Literature and philosophy are relationships. Last week in my medieval English literature class, I touched a book from the 1300s that had been annotated by readers hundreds of years ago. My relationship with texts is a relationship with the thousands of other thinkers who read those same texts, turning to those same ideas for comfort in a chaotic world. And I wish that mainstream Dartmouth valued that relationship more.
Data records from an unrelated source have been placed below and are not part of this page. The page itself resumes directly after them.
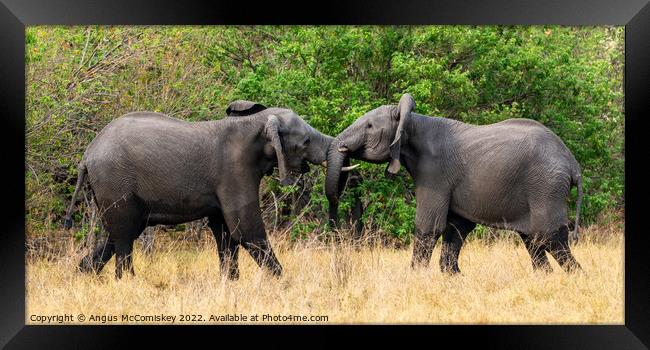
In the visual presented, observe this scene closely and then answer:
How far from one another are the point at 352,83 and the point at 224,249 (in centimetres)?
459

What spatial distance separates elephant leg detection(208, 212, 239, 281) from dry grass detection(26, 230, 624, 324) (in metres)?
0.21

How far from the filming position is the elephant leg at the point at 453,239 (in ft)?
41.5

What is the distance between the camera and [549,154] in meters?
12.0

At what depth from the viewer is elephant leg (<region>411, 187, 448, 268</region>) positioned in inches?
479

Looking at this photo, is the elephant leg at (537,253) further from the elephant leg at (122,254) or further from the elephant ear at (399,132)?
the elephant leg at (122,254)

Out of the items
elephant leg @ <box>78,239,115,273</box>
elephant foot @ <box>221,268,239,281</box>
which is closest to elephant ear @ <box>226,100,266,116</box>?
elephant foot @ <box>221,268,239,281</box>

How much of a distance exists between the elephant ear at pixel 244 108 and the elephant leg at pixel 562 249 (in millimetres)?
3841

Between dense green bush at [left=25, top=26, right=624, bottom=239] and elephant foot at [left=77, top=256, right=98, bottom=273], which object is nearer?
elephant foot at [left=77, top=256, right=98, bottom=273]

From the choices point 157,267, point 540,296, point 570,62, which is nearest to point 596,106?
point 570,62

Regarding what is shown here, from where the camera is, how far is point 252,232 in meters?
11.9

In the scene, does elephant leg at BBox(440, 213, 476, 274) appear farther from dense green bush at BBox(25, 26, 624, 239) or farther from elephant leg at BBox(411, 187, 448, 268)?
dense green bush at BBox(25, 26, 624, 239)

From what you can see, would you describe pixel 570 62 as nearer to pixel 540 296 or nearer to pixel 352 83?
pixel 352 83

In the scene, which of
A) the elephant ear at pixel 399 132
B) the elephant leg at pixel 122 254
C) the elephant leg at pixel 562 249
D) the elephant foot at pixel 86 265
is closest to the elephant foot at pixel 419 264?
the elephant ear at pixel 399 132

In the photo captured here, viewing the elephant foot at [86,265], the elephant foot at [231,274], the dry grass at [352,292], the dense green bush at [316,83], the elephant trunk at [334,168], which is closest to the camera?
the dry grass at [352,292]
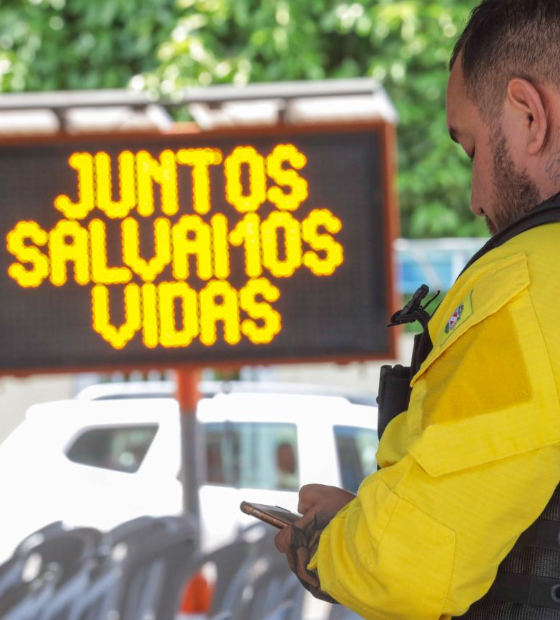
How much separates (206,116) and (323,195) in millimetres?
414

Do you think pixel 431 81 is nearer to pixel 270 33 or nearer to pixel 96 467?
pixel 270 33

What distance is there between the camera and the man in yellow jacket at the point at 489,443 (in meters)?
0.71

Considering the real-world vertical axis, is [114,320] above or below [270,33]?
below

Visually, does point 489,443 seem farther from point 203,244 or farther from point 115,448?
point 115,448

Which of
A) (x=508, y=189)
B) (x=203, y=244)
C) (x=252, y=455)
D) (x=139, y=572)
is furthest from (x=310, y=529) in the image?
(x=252, y=455)

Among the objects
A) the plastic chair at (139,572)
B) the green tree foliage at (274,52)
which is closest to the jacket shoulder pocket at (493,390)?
the plastic chair at (139,572)

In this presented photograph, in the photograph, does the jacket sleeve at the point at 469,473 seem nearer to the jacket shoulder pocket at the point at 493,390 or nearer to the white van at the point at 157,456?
the jacket shoulder pocket at the point at 493,390

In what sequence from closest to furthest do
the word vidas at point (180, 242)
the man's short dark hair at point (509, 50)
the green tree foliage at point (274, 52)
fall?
the man's short dark hair at point (509, 50) → the word vidas at point (180, 242) → the green tree foliage at point (274, 52)

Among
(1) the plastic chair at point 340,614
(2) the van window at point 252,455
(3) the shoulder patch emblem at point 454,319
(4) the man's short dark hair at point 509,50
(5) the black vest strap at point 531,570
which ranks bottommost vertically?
(1) the plastic chair at point 340,614

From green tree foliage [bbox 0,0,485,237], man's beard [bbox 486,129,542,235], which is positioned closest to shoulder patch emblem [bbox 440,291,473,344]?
man's beard [bbox 486,129,542,235]

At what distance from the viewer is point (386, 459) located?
0.78 metres

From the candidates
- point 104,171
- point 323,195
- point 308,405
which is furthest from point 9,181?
point 308,405

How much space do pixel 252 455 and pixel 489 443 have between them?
2.51 m

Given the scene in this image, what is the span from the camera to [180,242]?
247 cm
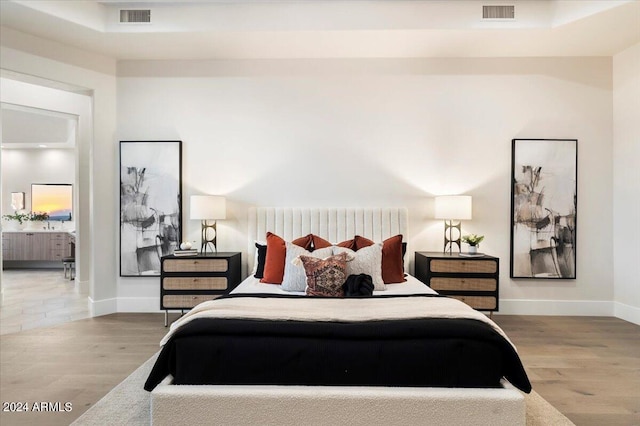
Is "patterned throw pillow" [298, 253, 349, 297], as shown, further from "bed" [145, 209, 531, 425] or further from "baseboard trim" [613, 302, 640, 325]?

My Dartmouth is not one that cares about Winter Carnival, the outcome of football games or the big party next weekend. My Dartmouth is something else entirely: two parts logical operators and one part poetry. But I’m not alone here, and I wish there were a more centralized intellectual community, a social space predominantly devoted to academic pursuits and a place where I could listen to others nerding out about their respective passions with open arms and an open mind. Right now, Dartmouth’s intellectual scene consists of disparate intellectual voices crying out in the wilderness of the stacks.

I guess what I’m trying to say is that my thesis and I are seeking a double date.